Data records
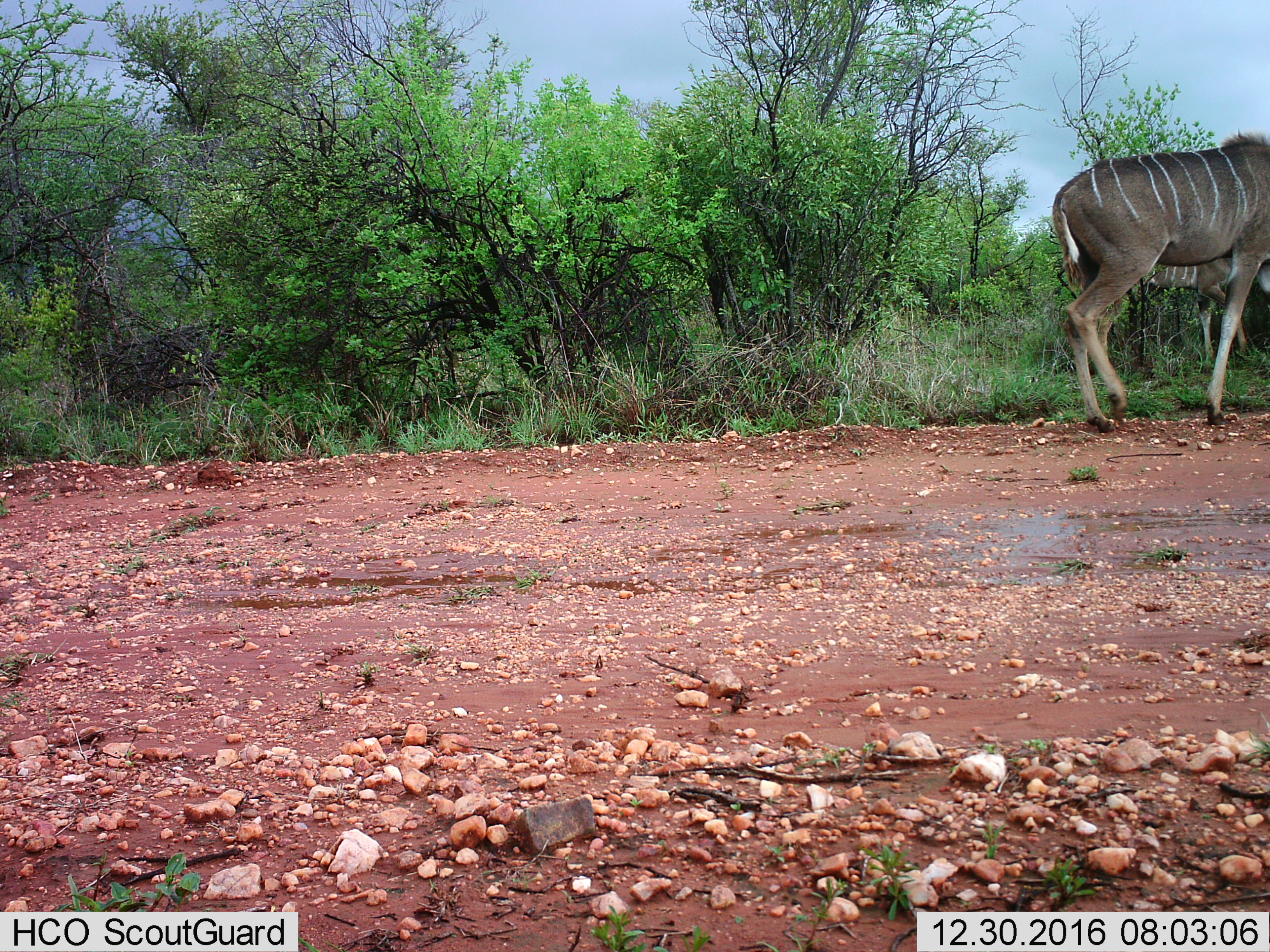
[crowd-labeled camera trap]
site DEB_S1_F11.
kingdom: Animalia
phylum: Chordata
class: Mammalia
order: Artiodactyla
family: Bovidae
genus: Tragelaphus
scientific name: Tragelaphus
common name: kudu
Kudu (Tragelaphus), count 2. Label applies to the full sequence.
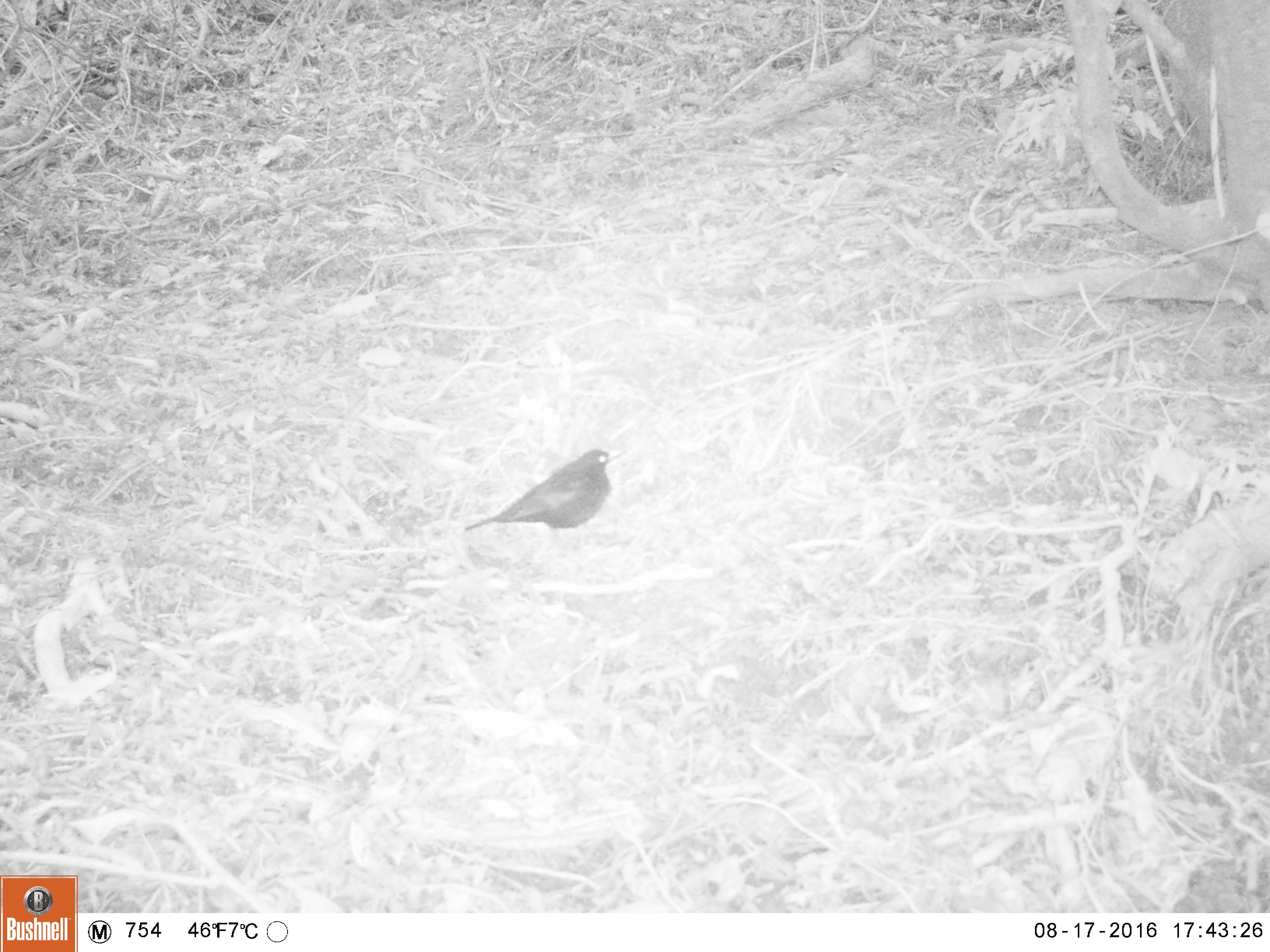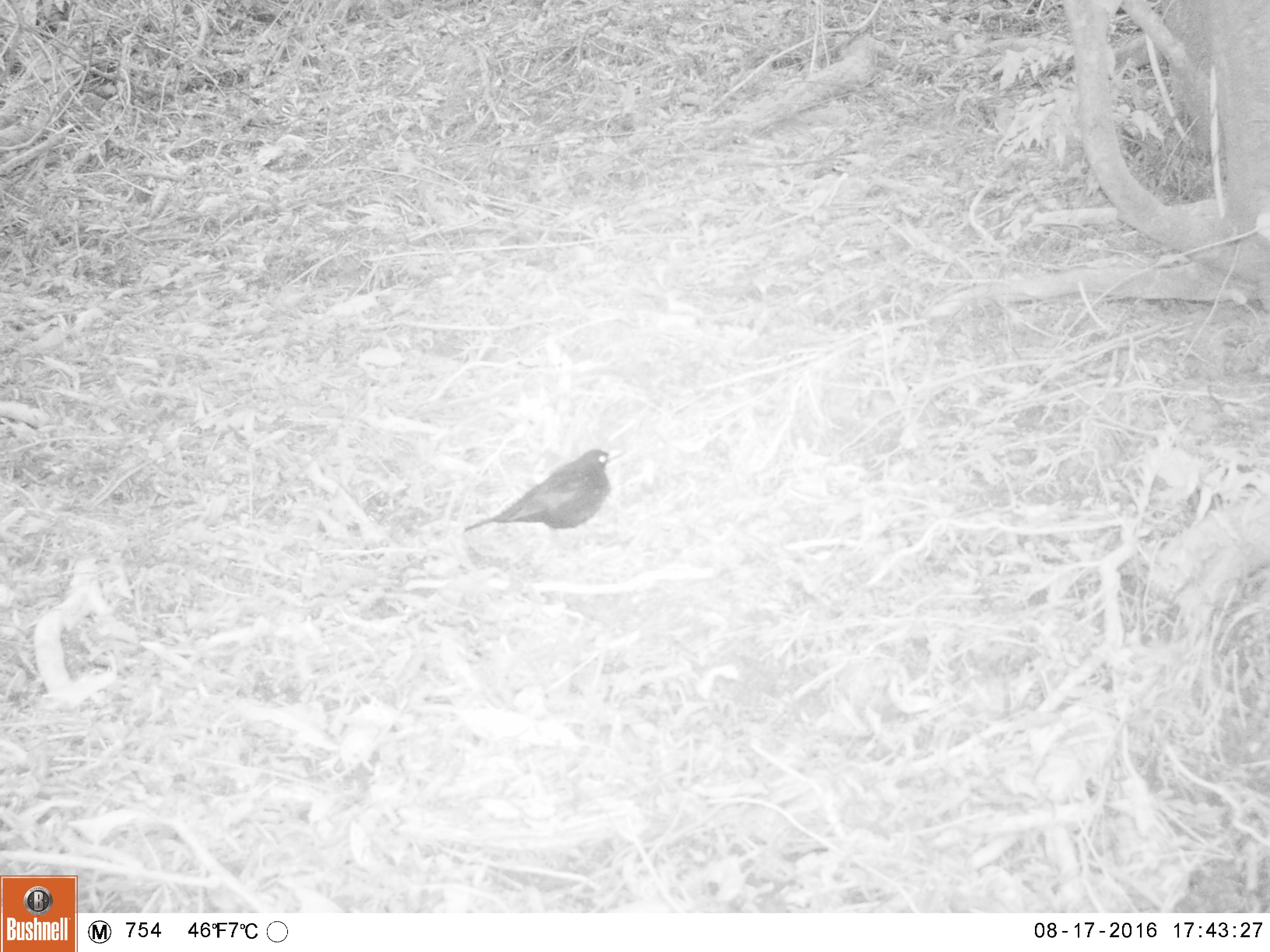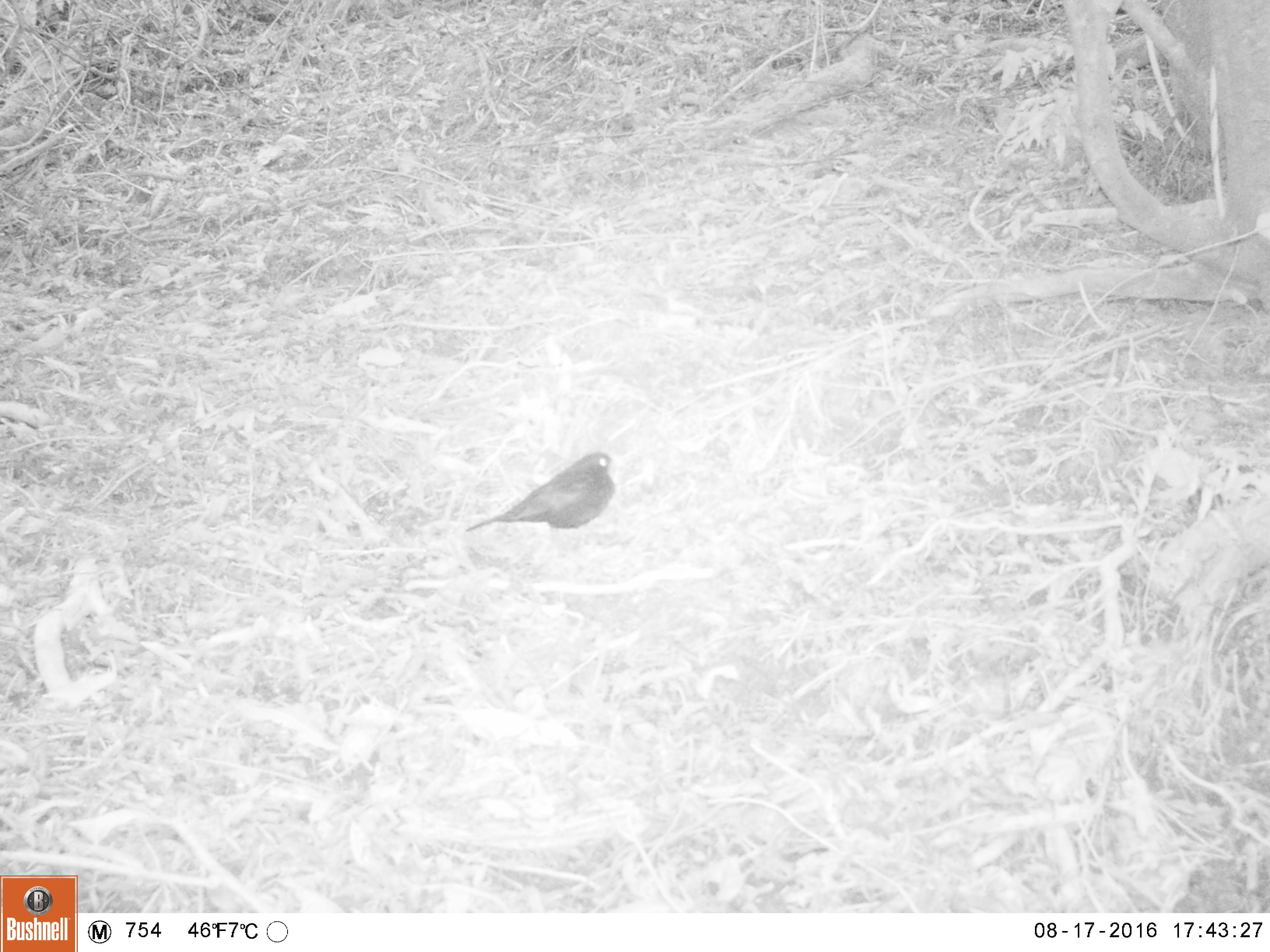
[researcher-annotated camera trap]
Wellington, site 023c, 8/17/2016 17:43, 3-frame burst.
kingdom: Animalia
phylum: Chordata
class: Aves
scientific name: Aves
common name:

* [What needs to be done]:
List the lines of the entries that include "trap".

* [Response area]:
[crowd-labeled camera trap]
[researcher-annotated camera trap]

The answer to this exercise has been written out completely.